Закон запрещал иметь оружие всем жителям ойкумены, не считая тех, кто призван закон охранять. Закон соблюдался спустя рукава, но все-таки достаточно, чтобы сделать рукавные самострелы дорогой и редкой игрушкой: браконьеры ходили с мечом и стрелами, лесной грабитель – с мечом, а городской вор предпочитал нож за быстроту и надежность.
– Что такое? Узнали самострел, господин Бахадн? – быстро спросил инспектор Нан.
– Н…нет, то есть совершенно нет.
– Его бросили в Змеиный колодец в желтом монастыре, – сладким голосом произнес молодой секретарь. Говорят, что колодец не имеет дна. Видимо, преступник этому поверил. Уж не знаю, имеет ли он дно или нет, а только настоятелю во сне явился дух оскверненного колодца, приказал вычерпать воду и найти безобразие.
«Ох, – скверный дух, – подумал Бахадн, – что за хамство лазить в чужие сны! Ну какая ему печаль от несправедливости к человеку? Правильно, правильно говорят, что в желтом монастыре не все чисто!»
– Но разве это что-то меняет? – вежливо спросил Бахадн, – какая разница, чем пользовались бунтовщики, – рукавным самострелом или обычным?
– Увы! – сказал инспектор, – я и сам так думал, но вы раскрыли мне глаза. Ведь рукавный самострел бьет на десять шагов, а толпа стояла в сорока. Кроме того…

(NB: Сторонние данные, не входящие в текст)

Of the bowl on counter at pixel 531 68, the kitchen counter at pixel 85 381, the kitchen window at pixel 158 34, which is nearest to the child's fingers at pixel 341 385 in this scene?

Инспектор неторопливо положил рядом с самострелом отнятый утром у разбойника клевец, и Бахадн мгновенно понял, в чем дело. Они разительно отличались между собой, – грубое оружие сектанта с деревянной рукояткой, и отделанный резной с позолотой костью самострел, обличавший в своем владельце по меньшей мере высокопоставленного чиновника. Но, боги, сколько нынче оружия в Харайне! Правильно, правильно сказал государь Веспшанка: когда в частных руках слишком много оружия, оружие начинает драться само!
– Кроме того, бунтовщики никак не могли бросить самострел в Змеиный Колодец, который находится за внутренней стеной монастыря. Это мог сделать лишь один из гостей в ночь после убийства. И, представьте себе, монахи заметили кое-кого из гостей, кому вздумалось побродить…
– Кого же? – Бахадн от волнения привстал на цыпочки.
Господин Нан развел руками.
– Зачем так рано говорить об этих вещах? Я могу попасть в неловкое положение, бросив тень на всеми уважаемого человека, и хотел бы сначала изучить все обстоятельства дела.
Господин Бахадн стал откланиваться, и столичный чиновник его не задерживал. Когда Бахадн ушел, Нан вопросительно взглянул на своего секретаря.
– За ним последят. Мне показалось, он вспомнил, у кого из высших чиновников был такой самострел.
– Он побежал справиться о том, что ему надлежит вспомнить, у наместника Вашхога, – усмехнулся Нан.
– Вряд ли, – отозвался секретарь, – это ему удастся, потому что наместник либо еще не проснулся, либо уже напился.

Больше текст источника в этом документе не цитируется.